Suppose you are reading a news article about you find of great interest. You are really into the subject and reading with the intention to understand what the author wrote. You are focused on the content. In your reading, you come upon a link to a term or phrase in the article that allows you to drill a bit deeper into the topic. You click on the link, and up pops a video advertisement about a new car or a vacation cruise. Your continuity of thought has just been torpedoed. Your brain was attacked. I like to follow spaceX and the amazing technological feats they perform. Yesterday, I clicked a link to watch the landing of the first stage of the rocket back at Cape Canaveral. First I had to suffer through an irrelevant video ad. Then the 15 second video of the landing began. After ten seconds, the video stopped and a video ad began. A message appeared saying the rocket landing video would continue after a brief advertisement.  This is the ultimate invasion of privacy and disruption in our continuity of thought.
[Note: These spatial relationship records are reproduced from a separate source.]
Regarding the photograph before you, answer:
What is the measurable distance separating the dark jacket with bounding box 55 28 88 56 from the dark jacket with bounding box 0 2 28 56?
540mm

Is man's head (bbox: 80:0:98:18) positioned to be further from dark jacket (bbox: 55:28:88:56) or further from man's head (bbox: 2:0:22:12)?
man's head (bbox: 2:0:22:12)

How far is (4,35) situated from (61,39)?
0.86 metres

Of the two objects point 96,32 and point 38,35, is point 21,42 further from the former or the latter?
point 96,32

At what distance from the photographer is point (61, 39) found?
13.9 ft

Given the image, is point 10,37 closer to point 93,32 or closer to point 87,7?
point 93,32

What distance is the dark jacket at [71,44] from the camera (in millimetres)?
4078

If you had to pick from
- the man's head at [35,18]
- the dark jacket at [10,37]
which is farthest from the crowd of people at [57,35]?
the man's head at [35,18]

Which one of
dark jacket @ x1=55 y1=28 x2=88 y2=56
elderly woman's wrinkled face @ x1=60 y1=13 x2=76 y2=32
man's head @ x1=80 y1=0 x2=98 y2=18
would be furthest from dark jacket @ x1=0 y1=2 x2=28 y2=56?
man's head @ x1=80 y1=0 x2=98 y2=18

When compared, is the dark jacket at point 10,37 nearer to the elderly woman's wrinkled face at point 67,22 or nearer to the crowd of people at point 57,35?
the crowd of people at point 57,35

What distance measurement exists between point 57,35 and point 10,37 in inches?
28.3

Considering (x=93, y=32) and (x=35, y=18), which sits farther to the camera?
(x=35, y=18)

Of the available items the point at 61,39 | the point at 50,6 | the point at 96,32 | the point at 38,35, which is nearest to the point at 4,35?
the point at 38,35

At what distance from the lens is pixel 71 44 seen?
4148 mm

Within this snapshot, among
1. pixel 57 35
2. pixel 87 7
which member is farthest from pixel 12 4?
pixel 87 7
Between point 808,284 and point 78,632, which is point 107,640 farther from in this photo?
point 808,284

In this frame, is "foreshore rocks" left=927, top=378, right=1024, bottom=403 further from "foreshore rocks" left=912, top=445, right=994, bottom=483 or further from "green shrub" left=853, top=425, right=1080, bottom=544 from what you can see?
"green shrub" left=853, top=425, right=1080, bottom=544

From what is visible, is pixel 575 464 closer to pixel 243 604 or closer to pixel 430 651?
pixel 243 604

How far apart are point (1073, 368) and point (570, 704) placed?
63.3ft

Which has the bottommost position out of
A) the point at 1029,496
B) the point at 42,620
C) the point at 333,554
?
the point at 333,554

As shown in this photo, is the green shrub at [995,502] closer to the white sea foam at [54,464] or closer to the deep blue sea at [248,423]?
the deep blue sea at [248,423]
I had the occasion a couple of years ago to meet with an AOL executive and I asked him about the emerging trend of video ads. He agreed with the point about disruption of continuity of thought. He used a simpler term — he called it “an annoyance” — but confided that advertisers are insisting on the practice. In other words, advertisers are paying money for their ads to be seen and they want to force us to watch them whether we want to or not. Some video ads have a “skip ad” button. Some require you to watch at least ten seconds and then you have the choice to continue watching the ad or to skip it. These options are becoming more scarce. The advertisers are desperate. They want to barrage us with the ads. They could care less about our continuity of thought.

I am not suggesting that ads be banned. I am simply advocating for choice. The first commercial web site I can recall using was weatherunderground.com. Beginning in 1991, a PhD student at the University of Michigan developed a technique to show weather information on the Internet. In 1995, the popular weather site got a web interface. The most innovative and forward-thinking feature of the site was a $5 per year option to get Ad-Free Weather. The fee today is $10 per year, which I happily pay. For the modest fee, weatherunderground.com removes all the ads from their site, providing the viewer with a cleaner, uncluttered, faster site access. For $10 per year you get no banners, no dancing bears, and no sponsored links. Regardless of what device you are using, your access to weatherunderground.com provides continuity of thought for your weather information. Could the social networks and news sites offer a similar option? They surely could. I don’t know the economics — how much it would cost per user per year to have Ad-Free access. Perhaps the vast majority of people don’t mind the ads and would prefer to save the money. For many, they would like to save continuity of thought.